Gary MacFarlane of Friends of the Clearwater, a Moscow conservation group that unsuccessfully tried to contest the Nickel Bros. loads, said his group’s petition was rejected on the basis that earlier hearings on the Exxon loads had settled all the issues regarding megaload transports on Highway 12. But those hearings included assurances of police escorts, he said.
“Obviously we’re looking into that from a legal perspective, there’s no question about that,” MacFarlane said. “Is it a shell game or a bait and switch, or some of both? It’s not being honest with the citizens or with the public.”
Jeff McCord, spokesman for Nickel Bros., which is hauling the nine big loads of evaporator equipment to a Weyerhaeuser pulp mill in northern Alberta, said the firm was perfectly willing to pay for the ISP escorts, but they weren’t available. “They were worried about their own resources,” he said. “We want to be in complete compliance, no matter what the requirements are.”

Spokane7

oneanddone on September 27 at 4:55 p.m.
Wow! An Idaho govt agency that breaks its word. Go figure. It’s all just more BS from the Boise Boys. This is a govt that would sell its citizens down the river for a song - entitled “Business Uber Alles.”
The_Seer on September 27 at 5:59 p.m.
The troopers needed to be freed up in order to escort college football coaches on and off the field.
What is up with that? I watched a game last week and a coach had EIGHT cops standing behind him in a post-game on-field interview.
lowtechmaster on September 27 at 6:32 p.m.
Another reason Idaho is called HO-HO-HO!! Those coaches really need protection, but the citizens along the route do not!!
RedCedar on September 27 at 6:46 p.m.
I don’t know if the trooper escorts are necessary or not. Most likely they are not. On the other hand, there seems to be enough dishonesty to go around on both sides here. The environmentalists’ real issue is that they don’t want megaloads on the highway, and that (at least for many of them) they want to stop the environmentally-destructive projects that these loads are a part of. ISP escorts don’t address either of those real issues, so suing over that is just a way of throwing sand in the works. On the other hand, if IDOT promised ISP escorts back in the beginning, and has now made the administrative decision that they’re not needed, one has to wonder if they planned to do it that way all along.

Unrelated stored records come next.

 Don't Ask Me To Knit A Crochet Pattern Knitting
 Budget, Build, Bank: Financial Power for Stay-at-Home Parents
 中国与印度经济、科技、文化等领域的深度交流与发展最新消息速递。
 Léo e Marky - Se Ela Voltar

It also occurs to me that, since a commissioned LEO makes a pretty expensive flashing light, perhaps the real reason for the ISP escorts was to deal with the massive protests that the environmentalists promised. Now that protests aren’t really happening, except for a bit of demonstrating in Moscow, they can do away with the ISP escorts.

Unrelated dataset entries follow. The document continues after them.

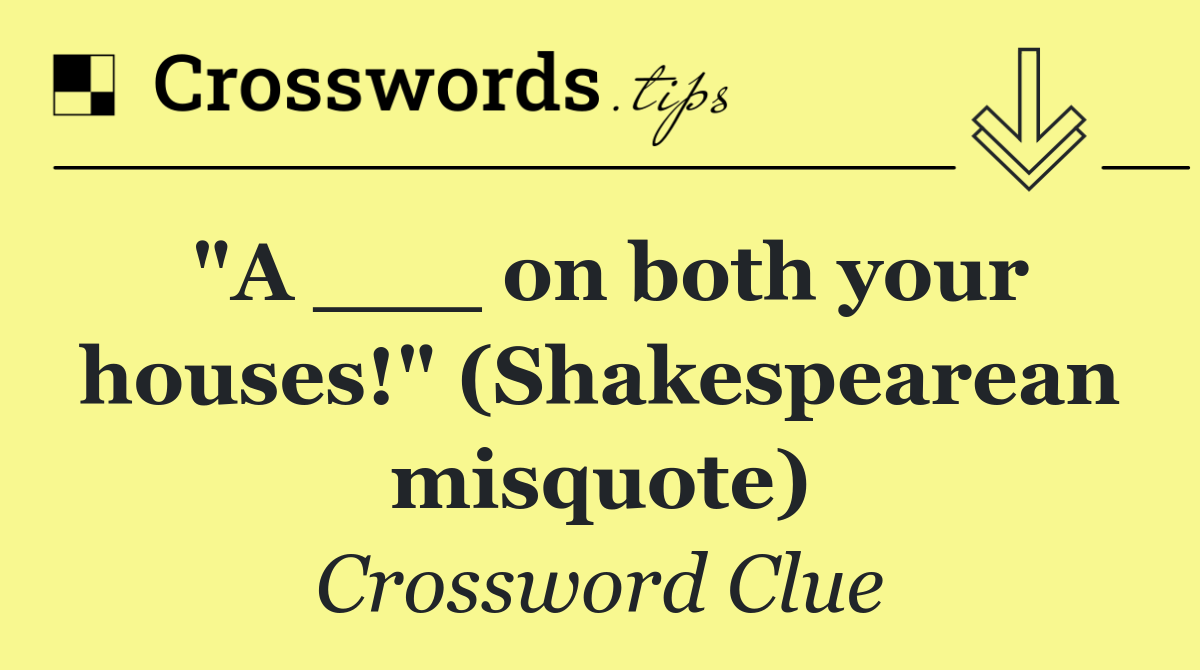 "A ___ on both your houses!" (Shakespearean misquote)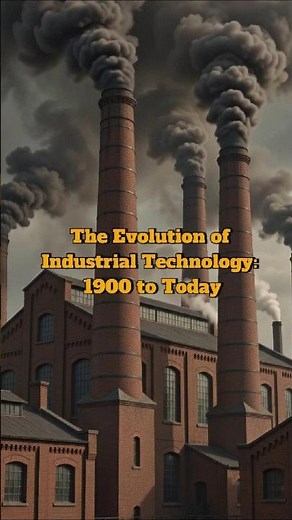 Evolution of Industrial Technology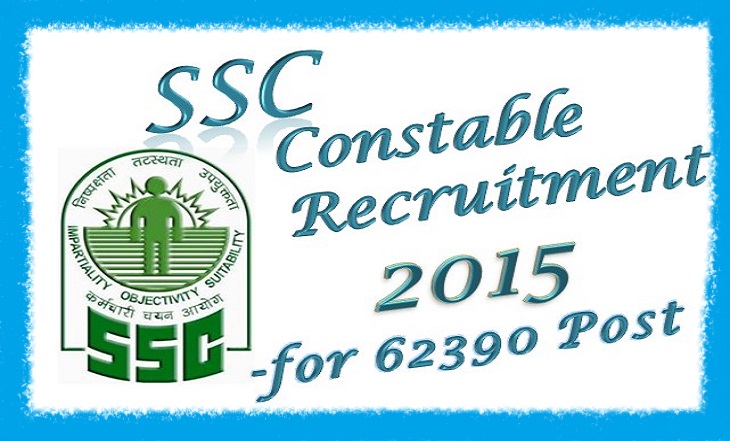 SSC Constable Recruitment 2015 for 62390 Post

What IDOT does need to do, however, is charge a high price for the overweight permits. The trucking companies are more than willing to pay, and probably pay more than they currently are, in order to use this very convenient short-cut through Idaho. There’s nothing in the law that says the state has to let them use the road cheaply. By the time they’re done, US 12 is going to need a complete repaving, which it probably wouldn’t have needed for many more years without those big loads. Worse, the local economy will suffer as tourists who don’t want to be stuck in a traffic jam in God’s Country, avoid the Lochsa and Clearwater. The permit fees should be high enough to fund a complete repair and repaving of the highway once the heavy hauling is done, and also should somehow return money to the local economy, perhaps by grants to the highway departments of the counties and cities impacted by the hauling. Most people are more willing to put up with some inconvenience if they feel they’re getting a piece of the action.